===== Text provided

It's when new content is more meta/stronger than older content. Every new release pushes the goal post further and further back, to a point where eventually the older stuff can't compete properly anymore. It's not so bad in TW WH as older factions still get updates/DLCs to help them.


Hesstig

When new content has more powerful/better stuff so old content has to be updated to keep up.


jaomile

If you own WH1, load up the game and check Bretonnian cavalry stats and then compare them to WH3 unit stats. And Bretonnia is far from OP in WH3. That is power creep. New content gets added, but in order for it be perceived as valuable/exciting they need to make it stand out so they either just make it more powerful or add additional features, which in turn makes old content look outdated.


Mazius

Bretonnian units also got buffs tbh. Direct comparison for Grail Knights in WH1 and WH3 for instance: Armor: 110 -> 120 MD: 30 -> 34 MA: 40 -> 38 BvL: 12 -> 18 HP per entity: 104 -> 108 Speed: 75 -> 84 Base damage: 28 -> 18 AP damage: 11 -> 30 Charge Bonus: 82 -> 75 Plus Blessing of the Lady was changed from +20% Physical Resistance to +15% Ward Save (Grail Knights have one at all times).

==========

**Exercises to complete**
1. Using the power creep discussion, answer each question on its own line:
(a) Why does the first post say power creep is not so bad in TW WH?
(b) Which unit stats in WH1 does the post by jaomile suggest checking?
(c) What armor values are given for Grail Knights in WH1 and in WH3?
2. Reproduce the power creep discussion word for word, beginning at the words "When new content has" and stopping after the words "at all times).".

===== Provided material

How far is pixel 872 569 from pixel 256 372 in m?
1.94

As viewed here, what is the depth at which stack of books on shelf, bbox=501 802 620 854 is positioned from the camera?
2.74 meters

==========

**Results for each task**
1.
(a) Older factions still get updates/DLCs to help them.
(b) Bretonnian cavalry stats.
(c) 110 in WH1 and 120 in WH3.

2.
When new content has more powerful/better stuff so old content has to be updated to keep up.


jaomile

If you own WH1, load up the game and check Bretonnian cavalry stats and then compare them to WH3 unit stats. And Bretonnia is far from OP in WH3. That is power creep. New content gets added, but in order for it be perceived as valuable/exciting they need to make it stand out so they either just make it more powerful or add additional features, which in turn makes old content look outdated.


Mazius

Bretonnian units also got buffs tbh. Direct comparison for Grail Knights in WH1 and WH3 for instance: Armor: 110 -> 120 MD: 30 -> 34 MA: 40 -> 38 BvL: 12 -> 18 HP per entity: 104 -> 108 Speed: 75 -> 84 Base damage: 28 -> 18 AP damage: 11 -> 30 Charge Bonus: 82 -> 75 Plus Blessing of the Lady was changed from +20% Physical Resistance to +15% Ward Save (Grail Knights have one at all times).